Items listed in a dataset
━━━━━━━━━━

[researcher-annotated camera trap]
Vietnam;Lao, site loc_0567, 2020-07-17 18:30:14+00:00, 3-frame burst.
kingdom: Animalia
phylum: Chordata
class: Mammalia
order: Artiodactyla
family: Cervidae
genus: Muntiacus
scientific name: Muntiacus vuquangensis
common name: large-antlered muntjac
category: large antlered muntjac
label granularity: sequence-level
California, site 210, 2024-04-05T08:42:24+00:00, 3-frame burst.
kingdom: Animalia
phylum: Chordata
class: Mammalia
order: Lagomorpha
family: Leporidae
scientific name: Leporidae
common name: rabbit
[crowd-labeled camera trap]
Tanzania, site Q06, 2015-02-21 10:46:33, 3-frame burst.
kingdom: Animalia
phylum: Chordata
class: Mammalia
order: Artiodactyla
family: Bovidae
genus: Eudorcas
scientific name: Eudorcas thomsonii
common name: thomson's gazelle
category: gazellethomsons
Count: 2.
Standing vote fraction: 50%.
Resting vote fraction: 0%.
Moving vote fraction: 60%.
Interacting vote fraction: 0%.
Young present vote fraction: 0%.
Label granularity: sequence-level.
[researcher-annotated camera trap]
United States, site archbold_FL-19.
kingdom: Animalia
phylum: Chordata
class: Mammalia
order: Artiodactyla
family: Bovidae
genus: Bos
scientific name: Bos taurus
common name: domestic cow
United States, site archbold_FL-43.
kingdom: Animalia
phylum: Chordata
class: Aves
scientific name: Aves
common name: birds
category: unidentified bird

━━━━━━━━━━

• [What to do] Reproduce each entry above character for character.

• [Solution for this problem]
[researcher-annotated camera trap]
Vietnam;Lao, site loc_0567, 2020-07-17 18:30:14+00:00, 3-frame burst.
kingdom: Animalia
phylum: Chordata
class: Mammalia
order: Artiodactyla
family: Cervidae
genus: Muntiacus
scientific name: Muntiacus vuquangensis
common name: large-antlered muntjac
category: large antlered muntjac
label granularity: sequence-level
California, site 210, 2024-04-05T08:42:24+00:00, 3-frame burst.
kingdom: Animalia
phylum: Chordata
class: Mammalia
order: Lagomorpha
family: Leporidae
scientific name: Leporidae
common name: rabbit
[crowd-labeled camera trap]
Tanzania, site Q06, 2015-02-21 10:46:33, 3-frame burst.
kingdom: Animalia
phylum: Chordata
class: Mammalia
order: Artiodactyla
family: Bovidae
genus: Eudorcas
scientific name: Eudorcas thomsonii
common name: thomson's gazelle
category: gazellethomsons
Count: 2.
Standing vote fraction: 50%.
Resting vote fraction: 0%.
Moving vote fraction: 60%.
Interacting vote fraction: 0%.
Young present vote fraction: 0%.
Label granularity: sequence-level.
[researcher-annotated camera trap]
United States, site archbold_FL-19.
kingdom: Animalia
phylum: Chordata
class: Mammalia
order: Artiodactyla
family: Bovidae
genus: Bos
scientific name: Bos taurus
common name: domestic cow
United States, site archbold_FL-43.
kingdom: Animalia
phylum: Chordata
class: Aves
scientific name: Aves
common name: birds
category: unidentified bird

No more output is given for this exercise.